I whipped my head to her. “What does that mean?”
She shrugged. “It means I play to win, always.” She smiled fondly to herself. “My dad likes to joke that ambition is my Gatorade. I would have gotten over our little rivalry, eventually. But then Miller wrote that song for you. So many songs for you. I wanted that too. What girl wouldn’t?”
“So, you arranged to spend the next two and a half years with him to be that girl?”

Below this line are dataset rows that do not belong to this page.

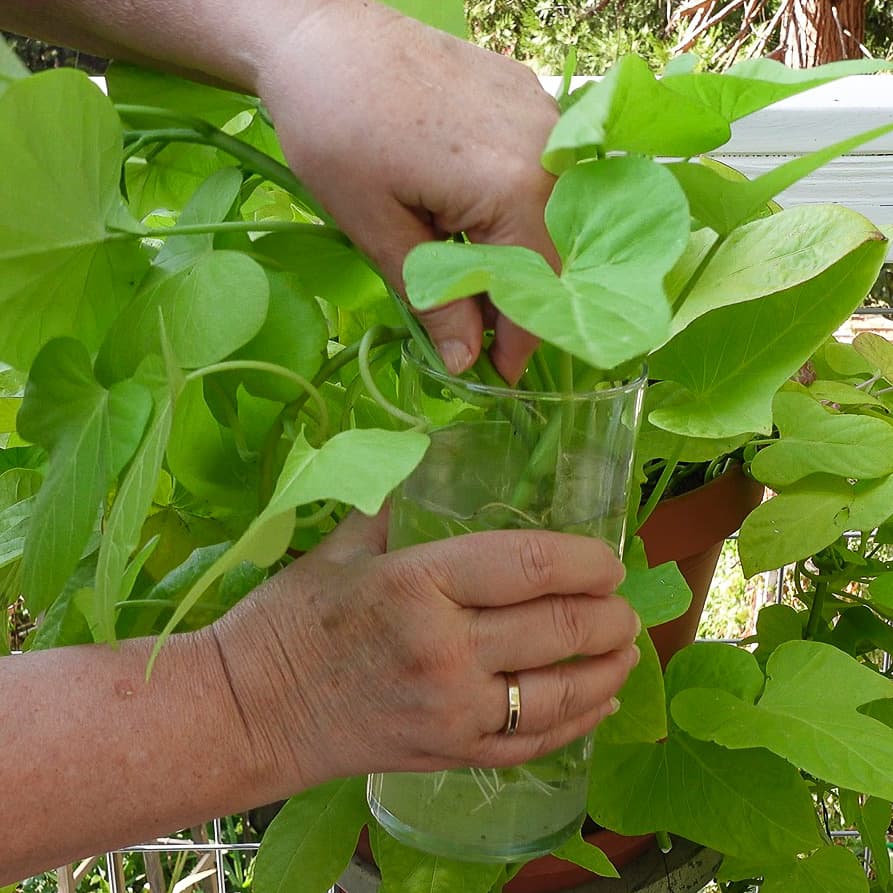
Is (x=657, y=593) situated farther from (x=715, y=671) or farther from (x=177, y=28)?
(x=177, y=28)

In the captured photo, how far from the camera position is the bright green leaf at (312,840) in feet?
1.47

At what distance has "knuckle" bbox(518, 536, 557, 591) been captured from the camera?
33 cm

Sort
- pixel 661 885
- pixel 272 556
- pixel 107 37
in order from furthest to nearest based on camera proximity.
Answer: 1. pixel 661 885
2. pixel 107 37
3. pixel 272 556

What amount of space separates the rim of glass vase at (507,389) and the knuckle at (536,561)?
45 millimetres

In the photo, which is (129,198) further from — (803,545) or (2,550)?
(803,545)

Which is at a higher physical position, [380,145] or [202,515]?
[380,145]

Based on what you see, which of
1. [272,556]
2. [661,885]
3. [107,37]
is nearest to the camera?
[272,556]

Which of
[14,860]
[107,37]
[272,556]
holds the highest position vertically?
[107,37]

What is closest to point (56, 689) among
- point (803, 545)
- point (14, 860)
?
point (14, 860)

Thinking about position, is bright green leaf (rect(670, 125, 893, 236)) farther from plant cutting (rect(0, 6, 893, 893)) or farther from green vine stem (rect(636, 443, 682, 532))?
green vine stem (rect(636, 443, 682, 532))

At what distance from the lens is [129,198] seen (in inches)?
18.2

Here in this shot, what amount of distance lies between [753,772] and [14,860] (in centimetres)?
28

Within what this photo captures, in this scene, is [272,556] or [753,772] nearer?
[272,556]

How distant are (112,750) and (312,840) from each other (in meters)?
0.14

“He’s gorgeous. Talented. When he sings…” She bit off her words and shook her head. “I wanted that. I wanted to be the girl in the love song. I thought if I stuck around long enough, if I were there for him, I would be. That was my goal, and I never lose.”
“Jesus, Evelyn.”
“But I did lose. Hard. No, that’s not true. To lose would mean he’d been playing the game, and he wasn’t.” She turned to face me. “There’s no one else in his universe but you. Not me or a thousand other screaming girls could ever change that. God knows, I’ve seen women try and fail to get his attention, but he looks right through them. He wouldn’t even entertain the possibility of sleeping with someone else. Which also contributed to him being an asshole, I’m sure.”
“I know. It’s been hard for me too. We promised to try to talk every night but—”
“He is talking to you. Every night.” She scrolled her phone and then held the screen to me. “This was two nights ago. Right before he collapsed.”
A video played, taken from someone just offstage. Miller sat on a stool alone in the center of the stage, a single light bathing him. He played his acoustic guitar solo and sang a song I’d never heard before. “Wait for Me,” a thrumming song of desperation, his rich voice calling out into the dark void of the crowd, over and over again. He was saturated with emotion and longing in a way that only came out in his music. Every word sank into my heart.
“That’s for you,” Evelyn said quietly. “There is no one else.”
The video ended, and she wordlessly handed me a tissue.
I dabbed my eyes. “Thank you for that.”
“You shouldn’t thank me,” she said. “But you don’t have to worry about me anymore, either. I’m going to offer him my resignation.”
“What…why? In the middle of his tour?”
“I have my reasons.” She turned to me. “But he’s got to stop working himself to the bone. He needs you to convince him of that, especially now. His dad’s been calling.”
I stared, my eyes wide. “Holy shit,” I breathed. “Really? Is it… Are you sure it’s him?”
She nodded. “Since the Rolling Stone article came out, Ray Stratton calls almost every day. Miller won’t talk to him. Won’t even hear of it.”
“Oh my God…” I felt pushed back in the seat, my heart aching for Miller. For how confused he must be. Or how much pain he must feel, old wounds torn open when they’d never fully healed in the first place. “He never told me.”
“Because he doesn’t want to worry you about any of it. But I’m worried, Vi. And so is Dr. Brighton.”